Record extracts:
- - -

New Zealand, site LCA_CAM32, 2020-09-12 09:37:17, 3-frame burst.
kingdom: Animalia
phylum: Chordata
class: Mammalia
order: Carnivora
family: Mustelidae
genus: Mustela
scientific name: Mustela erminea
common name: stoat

- - -

Exercise aim: Restate word for word the lines from the line containing "kingdom: Animalia" through the last line of the listing, inclusive, and nothing beyond them.

Written answer:
kingdom: Animalia
phylum: Chordata
class: Mammalia
order: Carnivora
family: Mustelidae
genus: Mustela
scientific name: Mustela erminea
common name: stoat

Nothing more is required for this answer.